── MATERIAL PROVIDED

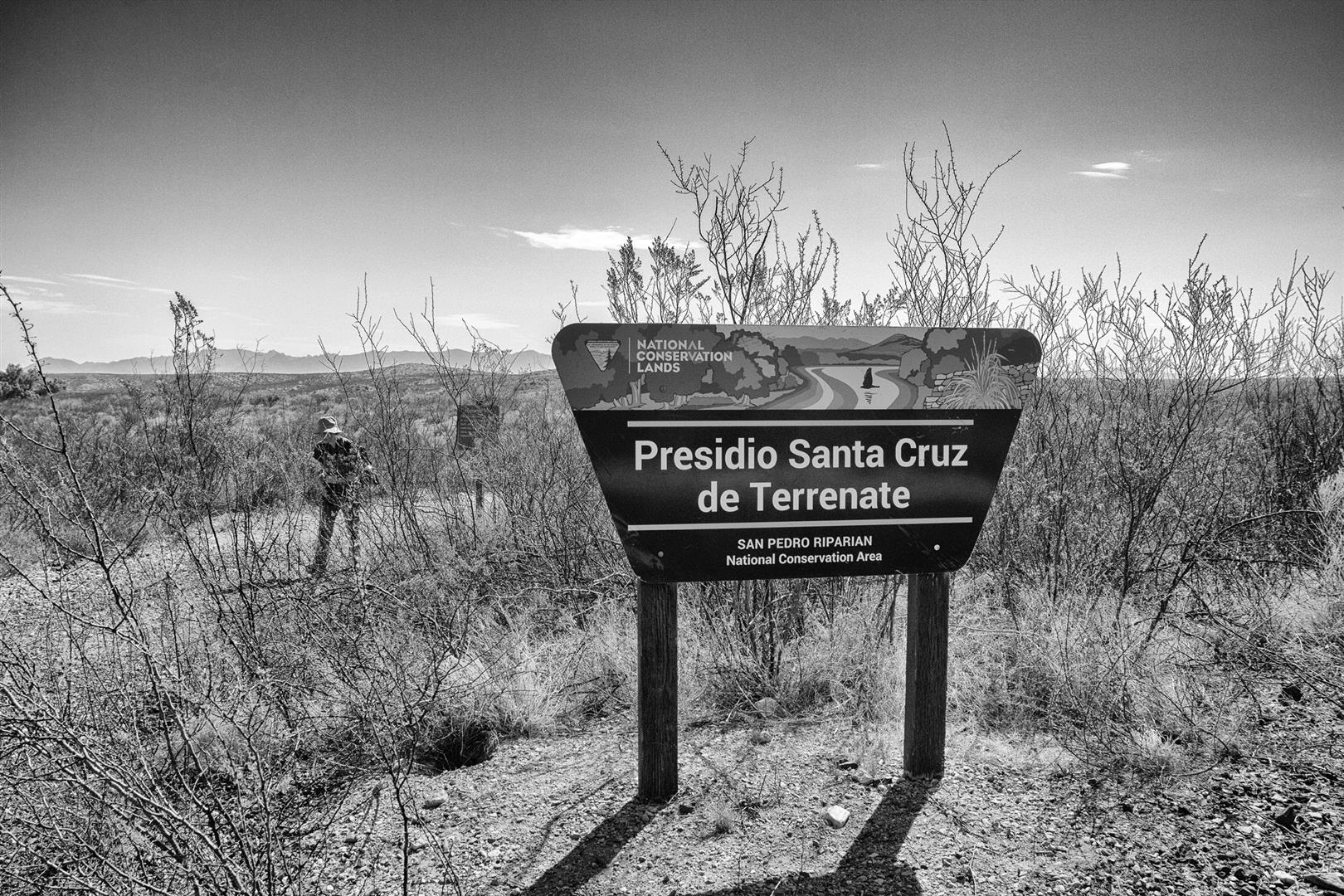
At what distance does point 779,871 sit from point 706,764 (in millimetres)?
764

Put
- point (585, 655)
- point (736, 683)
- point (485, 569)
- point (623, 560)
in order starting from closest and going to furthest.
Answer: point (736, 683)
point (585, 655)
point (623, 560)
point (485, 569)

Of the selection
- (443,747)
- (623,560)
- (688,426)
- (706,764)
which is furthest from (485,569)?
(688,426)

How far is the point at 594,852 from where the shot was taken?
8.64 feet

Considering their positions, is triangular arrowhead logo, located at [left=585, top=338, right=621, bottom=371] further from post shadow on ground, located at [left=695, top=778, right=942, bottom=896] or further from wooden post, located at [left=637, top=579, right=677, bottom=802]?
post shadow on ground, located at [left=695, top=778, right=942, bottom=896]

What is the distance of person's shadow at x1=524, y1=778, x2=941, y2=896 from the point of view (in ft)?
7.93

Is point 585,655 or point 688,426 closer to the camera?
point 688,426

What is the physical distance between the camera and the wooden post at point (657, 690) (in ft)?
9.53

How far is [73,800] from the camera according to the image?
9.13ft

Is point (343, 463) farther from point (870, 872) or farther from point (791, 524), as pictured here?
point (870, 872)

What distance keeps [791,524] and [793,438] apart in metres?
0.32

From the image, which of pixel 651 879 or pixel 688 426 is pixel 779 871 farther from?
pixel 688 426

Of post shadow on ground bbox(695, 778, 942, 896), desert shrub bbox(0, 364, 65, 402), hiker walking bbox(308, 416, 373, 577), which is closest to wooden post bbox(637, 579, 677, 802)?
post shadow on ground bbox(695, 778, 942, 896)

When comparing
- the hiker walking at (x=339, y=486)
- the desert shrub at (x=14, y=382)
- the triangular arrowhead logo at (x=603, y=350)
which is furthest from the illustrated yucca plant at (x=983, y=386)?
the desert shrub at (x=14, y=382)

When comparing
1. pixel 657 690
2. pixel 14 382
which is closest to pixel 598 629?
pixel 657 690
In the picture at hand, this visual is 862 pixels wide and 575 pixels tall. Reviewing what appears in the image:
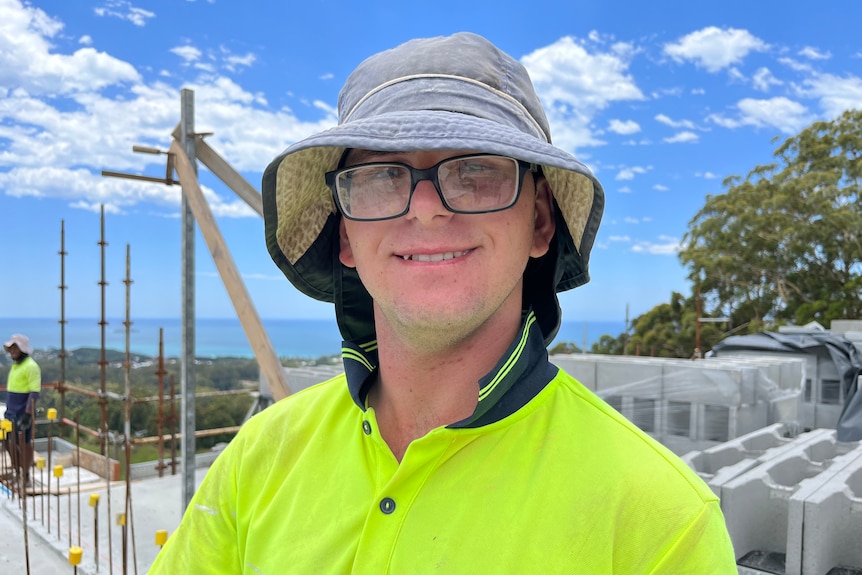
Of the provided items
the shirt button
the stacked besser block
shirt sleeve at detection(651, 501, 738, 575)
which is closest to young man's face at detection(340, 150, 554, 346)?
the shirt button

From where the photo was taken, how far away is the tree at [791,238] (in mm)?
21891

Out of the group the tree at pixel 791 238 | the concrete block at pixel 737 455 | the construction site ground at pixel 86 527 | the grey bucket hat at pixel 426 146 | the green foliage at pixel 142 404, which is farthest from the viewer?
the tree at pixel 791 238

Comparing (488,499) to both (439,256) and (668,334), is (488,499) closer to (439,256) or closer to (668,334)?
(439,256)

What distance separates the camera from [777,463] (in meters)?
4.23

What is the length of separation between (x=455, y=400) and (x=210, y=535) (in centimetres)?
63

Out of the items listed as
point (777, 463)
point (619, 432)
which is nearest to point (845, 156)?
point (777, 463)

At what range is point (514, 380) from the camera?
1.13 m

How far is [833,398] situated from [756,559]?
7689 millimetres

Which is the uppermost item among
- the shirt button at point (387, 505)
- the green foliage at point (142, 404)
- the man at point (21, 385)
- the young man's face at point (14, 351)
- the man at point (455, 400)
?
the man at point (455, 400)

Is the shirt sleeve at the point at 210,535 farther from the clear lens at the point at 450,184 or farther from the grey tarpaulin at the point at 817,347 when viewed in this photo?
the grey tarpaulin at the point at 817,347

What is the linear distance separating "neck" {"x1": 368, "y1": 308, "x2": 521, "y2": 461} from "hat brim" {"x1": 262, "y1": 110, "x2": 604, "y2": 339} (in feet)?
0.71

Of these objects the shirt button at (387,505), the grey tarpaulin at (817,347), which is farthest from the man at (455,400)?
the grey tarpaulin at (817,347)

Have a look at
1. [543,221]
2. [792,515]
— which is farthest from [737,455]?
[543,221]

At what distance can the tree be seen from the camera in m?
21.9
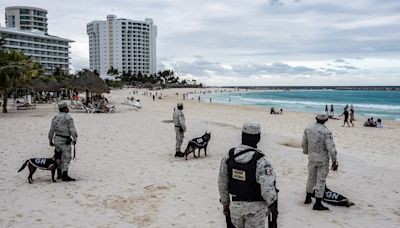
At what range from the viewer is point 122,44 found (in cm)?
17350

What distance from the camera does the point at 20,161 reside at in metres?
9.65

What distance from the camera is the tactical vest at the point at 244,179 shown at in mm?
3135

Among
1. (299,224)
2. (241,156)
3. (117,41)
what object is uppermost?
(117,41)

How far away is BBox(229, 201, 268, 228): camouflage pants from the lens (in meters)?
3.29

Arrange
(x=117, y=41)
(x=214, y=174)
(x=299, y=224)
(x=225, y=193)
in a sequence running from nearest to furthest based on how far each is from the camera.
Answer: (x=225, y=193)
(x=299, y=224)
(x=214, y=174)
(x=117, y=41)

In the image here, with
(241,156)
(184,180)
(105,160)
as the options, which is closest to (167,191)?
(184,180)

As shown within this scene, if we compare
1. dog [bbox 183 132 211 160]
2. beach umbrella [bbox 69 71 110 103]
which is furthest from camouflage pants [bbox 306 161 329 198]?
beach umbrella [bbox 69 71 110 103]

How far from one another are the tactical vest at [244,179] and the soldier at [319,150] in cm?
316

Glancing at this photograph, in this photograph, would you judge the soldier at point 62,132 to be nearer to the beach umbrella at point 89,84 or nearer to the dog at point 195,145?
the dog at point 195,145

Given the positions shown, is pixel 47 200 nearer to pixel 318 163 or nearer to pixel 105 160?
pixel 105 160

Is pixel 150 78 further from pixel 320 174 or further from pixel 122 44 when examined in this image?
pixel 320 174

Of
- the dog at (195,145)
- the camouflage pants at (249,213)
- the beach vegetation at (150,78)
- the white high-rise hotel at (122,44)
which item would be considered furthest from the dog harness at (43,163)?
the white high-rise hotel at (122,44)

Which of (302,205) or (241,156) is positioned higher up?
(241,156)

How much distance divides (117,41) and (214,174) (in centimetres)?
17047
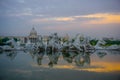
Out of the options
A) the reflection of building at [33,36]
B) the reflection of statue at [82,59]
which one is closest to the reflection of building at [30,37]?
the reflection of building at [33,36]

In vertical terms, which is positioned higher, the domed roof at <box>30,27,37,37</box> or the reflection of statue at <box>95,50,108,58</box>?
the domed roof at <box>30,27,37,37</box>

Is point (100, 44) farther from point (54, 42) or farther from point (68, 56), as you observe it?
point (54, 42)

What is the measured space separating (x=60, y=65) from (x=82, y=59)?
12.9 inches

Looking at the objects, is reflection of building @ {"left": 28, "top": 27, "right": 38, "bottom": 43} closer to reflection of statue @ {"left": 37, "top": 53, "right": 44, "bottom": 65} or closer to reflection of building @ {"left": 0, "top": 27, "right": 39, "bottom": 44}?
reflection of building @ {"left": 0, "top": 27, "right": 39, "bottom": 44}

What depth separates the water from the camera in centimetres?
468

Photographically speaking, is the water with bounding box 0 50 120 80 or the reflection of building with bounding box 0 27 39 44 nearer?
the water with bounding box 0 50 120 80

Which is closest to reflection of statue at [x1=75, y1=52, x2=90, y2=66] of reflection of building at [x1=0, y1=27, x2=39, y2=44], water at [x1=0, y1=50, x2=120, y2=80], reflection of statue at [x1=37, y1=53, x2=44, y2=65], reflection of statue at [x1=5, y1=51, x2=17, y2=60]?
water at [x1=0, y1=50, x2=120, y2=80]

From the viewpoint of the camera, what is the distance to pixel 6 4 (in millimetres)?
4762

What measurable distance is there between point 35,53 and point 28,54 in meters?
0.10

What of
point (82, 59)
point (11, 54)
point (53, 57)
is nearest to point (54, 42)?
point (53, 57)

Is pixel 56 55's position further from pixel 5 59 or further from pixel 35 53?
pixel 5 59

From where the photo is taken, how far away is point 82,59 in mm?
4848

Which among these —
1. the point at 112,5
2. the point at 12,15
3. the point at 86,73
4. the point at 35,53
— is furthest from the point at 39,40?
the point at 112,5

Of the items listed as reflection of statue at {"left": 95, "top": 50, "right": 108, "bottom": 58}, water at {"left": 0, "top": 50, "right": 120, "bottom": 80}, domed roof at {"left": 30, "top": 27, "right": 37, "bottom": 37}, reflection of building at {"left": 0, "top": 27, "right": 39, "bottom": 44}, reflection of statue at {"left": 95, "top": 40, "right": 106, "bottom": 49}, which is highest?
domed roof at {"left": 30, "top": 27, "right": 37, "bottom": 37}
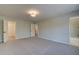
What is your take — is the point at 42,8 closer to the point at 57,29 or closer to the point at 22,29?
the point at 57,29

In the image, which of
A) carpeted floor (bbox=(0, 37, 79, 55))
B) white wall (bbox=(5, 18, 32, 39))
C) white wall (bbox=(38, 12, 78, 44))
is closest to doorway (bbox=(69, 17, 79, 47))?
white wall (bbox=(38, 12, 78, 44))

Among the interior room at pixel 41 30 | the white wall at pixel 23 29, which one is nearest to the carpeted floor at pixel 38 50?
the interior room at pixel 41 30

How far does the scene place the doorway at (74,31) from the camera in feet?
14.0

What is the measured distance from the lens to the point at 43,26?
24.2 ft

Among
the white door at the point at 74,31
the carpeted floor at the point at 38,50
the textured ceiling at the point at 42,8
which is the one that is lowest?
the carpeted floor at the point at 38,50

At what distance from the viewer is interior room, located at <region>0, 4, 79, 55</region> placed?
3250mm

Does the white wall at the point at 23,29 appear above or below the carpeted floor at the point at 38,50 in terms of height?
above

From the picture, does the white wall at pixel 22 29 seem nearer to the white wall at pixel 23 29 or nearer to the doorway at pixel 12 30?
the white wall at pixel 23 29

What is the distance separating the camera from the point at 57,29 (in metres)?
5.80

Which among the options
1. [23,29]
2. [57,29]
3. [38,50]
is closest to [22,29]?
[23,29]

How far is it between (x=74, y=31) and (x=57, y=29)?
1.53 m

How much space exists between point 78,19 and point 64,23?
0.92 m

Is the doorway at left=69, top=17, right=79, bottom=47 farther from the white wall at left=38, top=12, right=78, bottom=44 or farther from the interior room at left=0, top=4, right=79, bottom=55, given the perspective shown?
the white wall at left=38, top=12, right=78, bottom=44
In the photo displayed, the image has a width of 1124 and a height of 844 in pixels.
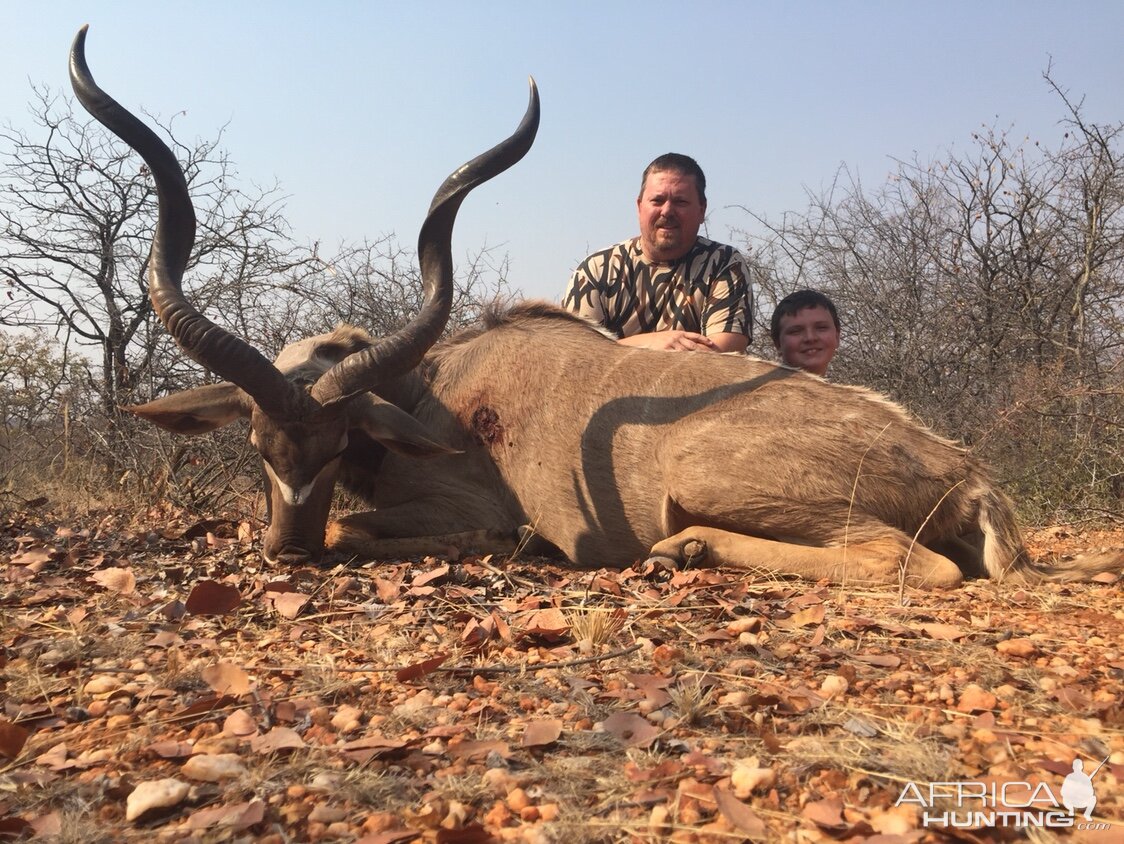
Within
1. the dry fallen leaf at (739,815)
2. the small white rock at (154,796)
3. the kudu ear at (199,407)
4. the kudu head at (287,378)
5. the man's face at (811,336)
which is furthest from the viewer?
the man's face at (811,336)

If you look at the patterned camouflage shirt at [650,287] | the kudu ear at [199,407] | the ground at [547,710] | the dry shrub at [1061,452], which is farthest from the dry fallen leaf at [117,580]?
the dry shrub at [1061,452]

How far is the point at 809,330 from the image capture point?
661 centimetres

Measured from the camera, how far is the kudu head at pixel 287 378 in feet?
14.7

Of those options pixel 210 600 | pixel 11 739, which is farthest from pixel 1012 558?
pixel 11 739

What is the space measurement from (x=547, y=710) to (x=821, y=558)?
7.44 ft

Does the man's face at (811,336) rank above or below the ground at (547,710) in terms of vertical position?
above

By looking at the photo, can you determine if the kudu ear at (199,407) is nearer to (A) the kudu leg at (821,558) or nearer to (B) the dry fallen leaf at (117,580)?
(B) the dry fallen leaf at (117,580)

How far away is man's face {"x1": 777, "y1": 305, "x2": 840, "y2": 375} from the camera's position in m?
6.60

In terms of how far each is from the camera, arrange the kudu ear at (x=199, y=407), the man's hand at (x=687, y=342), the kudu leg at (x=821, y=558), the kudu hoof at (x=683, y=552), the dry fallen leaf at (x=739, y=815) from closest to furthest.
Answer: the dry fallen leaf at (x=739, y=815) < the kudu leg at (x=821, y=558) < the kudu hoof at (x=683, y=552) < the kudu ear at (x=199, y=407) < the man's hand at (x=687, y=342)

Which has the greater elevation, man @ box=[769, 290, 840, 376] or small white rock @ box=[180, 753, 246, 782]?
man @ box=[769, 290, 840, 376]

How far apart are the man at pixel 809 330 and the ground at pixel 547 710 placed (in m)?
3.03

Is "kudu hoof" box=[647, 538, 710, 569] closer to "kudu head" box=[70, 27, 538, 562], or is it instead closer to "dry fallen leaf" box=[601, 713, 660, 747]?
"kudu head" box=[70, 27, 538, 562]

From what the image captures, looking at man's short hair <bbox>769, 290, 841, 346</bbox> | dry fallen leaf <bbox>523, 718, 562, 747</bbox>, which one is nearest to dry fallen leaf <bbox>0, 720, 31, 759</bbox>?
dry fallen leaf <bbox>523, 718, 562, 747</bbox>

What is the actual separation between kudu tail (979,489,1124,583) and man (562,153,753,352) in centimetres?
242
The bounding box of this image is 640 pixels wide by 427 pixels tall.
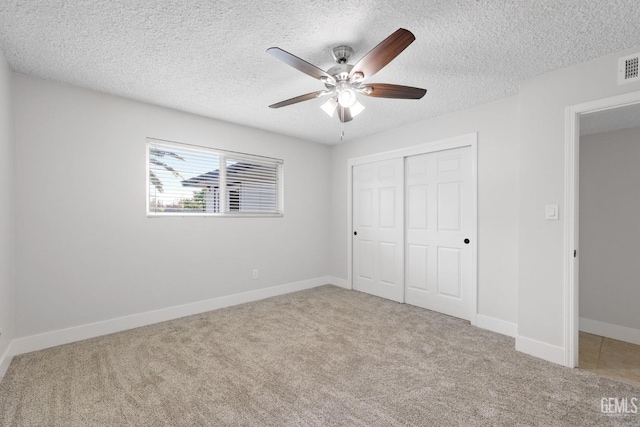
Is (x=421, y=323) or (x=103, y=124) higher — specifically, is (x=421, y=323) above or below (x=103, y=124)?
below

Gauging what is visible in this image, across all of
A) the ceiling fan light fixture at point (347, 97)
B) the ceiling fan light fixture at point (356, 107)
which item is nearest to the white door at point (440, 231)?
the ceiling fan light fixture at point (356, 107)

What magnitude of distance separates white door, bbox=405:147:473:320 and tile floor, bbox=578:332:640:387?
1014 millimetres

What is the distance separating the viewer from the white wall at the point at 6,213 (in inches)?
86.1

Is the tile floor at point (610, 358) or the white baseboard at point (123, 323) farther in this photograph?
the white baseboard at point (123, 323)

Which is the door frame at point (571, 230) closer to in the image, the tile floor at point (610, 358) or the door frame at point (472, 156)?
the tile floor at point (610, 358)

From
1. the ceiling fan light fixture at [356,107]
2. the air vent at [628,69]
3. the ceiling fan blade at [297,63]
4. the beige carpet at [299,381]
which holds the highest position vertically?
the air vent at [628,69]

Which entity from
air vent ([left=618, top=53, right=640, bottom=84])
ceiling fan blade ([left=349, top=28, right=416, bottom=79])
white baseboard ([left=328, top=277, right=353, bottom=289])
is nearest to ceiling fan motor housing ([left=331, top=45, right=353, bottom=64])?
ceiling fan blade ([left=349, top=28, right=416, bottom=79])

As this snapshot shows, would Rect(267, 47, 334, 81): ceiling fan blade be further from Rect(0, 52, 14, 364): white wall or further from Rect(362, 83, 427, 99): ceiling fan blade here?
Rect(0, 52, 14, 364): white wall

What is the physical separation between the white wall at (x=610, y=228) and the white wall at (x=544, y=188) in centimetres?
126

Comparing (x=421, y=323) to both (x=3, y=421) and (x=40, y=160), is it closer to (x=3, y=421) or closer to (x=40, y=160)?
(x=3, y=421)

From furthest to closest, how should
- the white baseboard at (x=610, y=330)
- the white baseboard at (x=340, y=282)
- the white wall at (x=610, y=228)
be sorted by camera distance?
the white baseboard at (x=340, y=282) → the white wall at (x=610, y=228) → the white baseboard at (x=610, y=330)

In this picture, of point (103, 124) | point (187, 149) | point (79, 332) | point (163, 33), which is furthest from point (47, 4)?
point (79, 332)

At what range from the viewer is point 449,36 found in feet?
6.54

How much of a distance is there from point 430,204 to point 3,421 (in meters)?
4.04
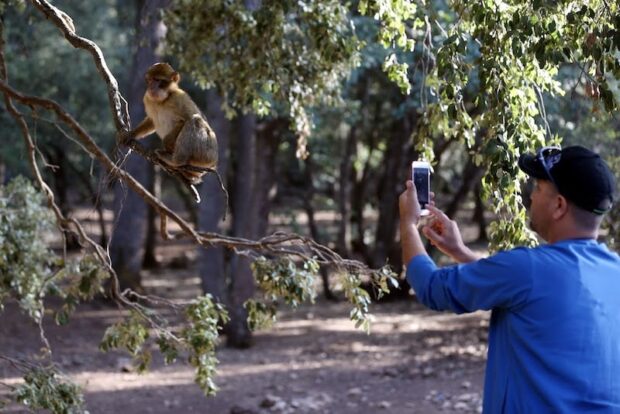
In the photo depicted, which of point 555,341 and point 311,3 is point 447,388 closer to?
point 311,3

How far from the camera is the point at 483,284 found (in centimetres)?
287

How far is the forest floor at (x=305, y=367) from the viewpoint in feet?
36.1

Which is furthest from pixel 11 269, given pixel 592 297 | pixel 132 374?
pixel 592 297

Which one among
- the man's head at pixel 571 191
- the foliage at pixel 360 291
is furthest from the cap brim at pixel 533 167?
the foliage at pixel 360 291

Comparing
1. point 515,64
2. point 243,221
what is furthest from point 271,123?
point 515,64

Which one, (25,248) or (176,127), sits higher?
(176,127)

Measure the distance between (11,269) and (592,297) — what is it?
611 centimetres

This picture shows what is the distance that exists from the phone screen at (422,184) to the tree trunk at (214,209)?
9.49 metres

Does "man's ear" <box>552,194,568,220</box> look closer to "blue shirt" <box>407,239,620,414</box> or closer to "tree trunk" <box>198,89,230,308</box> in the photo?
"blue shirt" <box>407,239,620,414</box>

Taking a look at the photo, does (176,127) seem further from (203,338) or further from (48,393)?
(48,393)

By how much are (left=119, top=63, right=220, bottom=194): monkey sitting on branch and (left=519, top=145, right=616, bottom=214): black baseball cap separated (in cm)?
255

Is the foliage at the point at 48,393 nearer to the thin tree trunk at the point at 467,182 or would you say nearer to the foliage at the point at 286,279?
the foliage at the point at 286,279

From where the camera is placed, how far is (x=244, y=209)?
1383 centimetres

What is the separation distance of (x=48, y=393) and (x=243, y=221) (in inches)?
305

────

- [YOUR OBJECTIVE]: Copy the records word for word, from the line with "In this picture, of" to the line with "9.49 metres", including both of those lines. Leave out the pictures.

- [COMPLETE ANSWER]:
In this picture, of point (103, 124) | point (187, 149) | point (79, 332) | point (163, 33), which is furthest from point (47, 4)?
point (79, 332)

At what range from the viewer is point 449,36 found in feet?
6.54

How much of a distance is there from point 430,204 to point 3,421 (in meters)?
4.04
In the photo depicted, which of point 555,341 and point 311,3 is point 447,388 closer to?
point 311,3

How far from the camera is the point at 483,284 found (in centimetres)?
287

How far is the forest floor at (x=305, y=367) from the viewpoint in feet?
36.1

Which is furthest from pixel 11 269, given pixel 592 297 | pixel 132 374?
pixel 592 297

Which one among
- the man's head at pixel 571 191
- the foliage at pixel 360 291
is furthest from the cap brim at pixel 533 167?
the foliage at pixel 360 291

Comparing
1. point 515,64
2. point 243,221
what is furthest from point 271,123?
point 515,64

Which one, (25,248) or (176,127), sits higher?
(176,127)

Measure the distance between (11,269) and (592,297) — what is it?
611 centimetres

This picture shows what is the distance that exists from the phone screen at (422,184) to the tree trunk at (214,209)?
9.49 metres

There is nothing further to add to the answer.